# 5 Geryi Feeding Video!



## primetime3wise (Sep 28, 2003)




----------



## e46markus (Dec 9, 2010)

Mad cool man! Nice vid!


----------



## TRIG (Jun 1, 2011)

very sick, such a nice group.


----------



## CuzIsaidSo (Oct 13, 2009)

Wow!!! Beautiful fish


----------



## rhom15 (Dec 20, 2009)

man you are so lucky prime nice video


----------



## serrasalmus_ve (Feb 12, 2008)

Nice setup


----------



## Guest (Sep 19, 2011)

They look fantastic prime


----------



## primetime3wise (Sep 28, 2003)

Thanks, everyone.

I'm still debating what to do about the most dominant one. As you can kind of see in the very beginning of the vid, he patrols and takes the middle 1/2-2/3 of the tank and keeps all others towards the ends.

I'm thinking of MAYBE keeping him solo, or selling, and/or buying 2-3 more...really not sure at this point. IF i take him out, the one 2nd in the pecking order may just do the same thing.

they weren't really going for the powerhead, so I may put that back in as well, and maybe once the plants get larger, maybe he will be less territorial.

oh, and i'm hoping i can put the plants in the sand, once they get larger, during a large water change. but now, it was just too hard with the height of a 220g.


----------



## rhom15 (Dec 20, 2009)

i'll take him off your hands for the low low low price 0


----------



## blueouija (May 25, 2011)

primetime3wise said:


>


Nice vid bro! I was watching it today at work.

BTW I LOL every time I see your avatar.


----------



## Ryan25 (May 11, 2011)

very nice!


----------



## Piranha-Freak101 (Dec 8, 2010)

Thats a nice looking group ! Hope ur succesfull with breeding


----------



## primetime3wise (Sep 28, 2003)

Thanks everyone for the kind words









as far as breeding, it would be a nice surprise, but i am not holding out for it. in fact it would be a huge surprise, and i really don't see it happening. who knows for sure though, just because not many keep adult serrasalmus together.


----------



## I Can Mate (Apr 8, 2010)

primetime3wise said:


> Thanks everyone for the kind words
> 
> 
> 
> ...


well if they do breed i call 1 out of the batch plz


----------



## primetime3wise (Sep 28, 2003)

=======

**Problem details**
Copy out, word for word, the stretch of the geryi feeding video thread from "Thanks, everyone." through "towards the ends.".

**Dataset records**
=======

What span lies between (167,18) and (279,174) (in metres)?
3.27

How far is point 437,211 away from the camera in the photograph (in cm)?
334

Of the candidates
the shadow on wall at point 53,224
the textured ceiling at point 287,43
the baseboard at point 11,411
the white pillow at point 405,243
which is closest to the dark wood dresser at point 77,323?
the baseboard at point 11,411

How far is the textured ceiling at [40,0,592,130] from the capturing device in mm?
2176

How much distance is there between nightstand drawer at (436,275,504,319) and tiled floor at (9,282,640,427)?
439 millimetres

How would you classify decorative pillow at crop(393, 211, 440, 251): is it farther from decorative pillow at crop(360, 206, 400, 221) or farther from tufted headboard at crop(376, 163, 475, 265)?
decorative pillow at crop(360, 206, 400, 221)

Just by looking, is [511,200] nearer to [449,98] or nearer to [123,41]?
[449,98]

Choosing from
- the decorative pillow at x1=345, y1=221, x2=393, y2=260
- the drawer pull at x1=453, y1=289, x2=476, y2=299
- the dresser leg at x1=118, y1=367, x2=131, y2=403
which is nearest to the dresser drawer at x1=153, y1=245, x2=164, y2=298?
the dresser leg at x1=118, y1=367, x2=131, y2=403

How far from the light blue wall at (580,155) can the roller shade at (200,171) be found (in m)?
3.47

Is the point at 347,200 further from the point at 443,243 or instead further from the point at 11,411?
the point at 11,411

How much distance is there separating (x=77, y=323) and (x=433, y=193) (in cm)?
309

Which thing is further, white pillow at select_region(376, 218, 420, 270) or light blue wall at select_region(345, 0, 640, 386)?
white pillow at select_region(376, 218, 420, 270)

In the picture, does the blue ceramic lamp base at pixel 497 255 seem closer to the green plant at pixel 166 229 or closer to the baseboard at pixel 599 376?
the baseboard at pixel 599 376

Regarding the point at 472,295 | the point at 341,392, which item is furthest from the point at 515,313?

=======

**Exercise output**
Thanks, everyone.

I'm still debating what to do about the most dominant one. As you can kind of see in the very beginning of the vid, he patrols and takes the middle 1/2-2/3 of the tank and keeps all others towards the ends.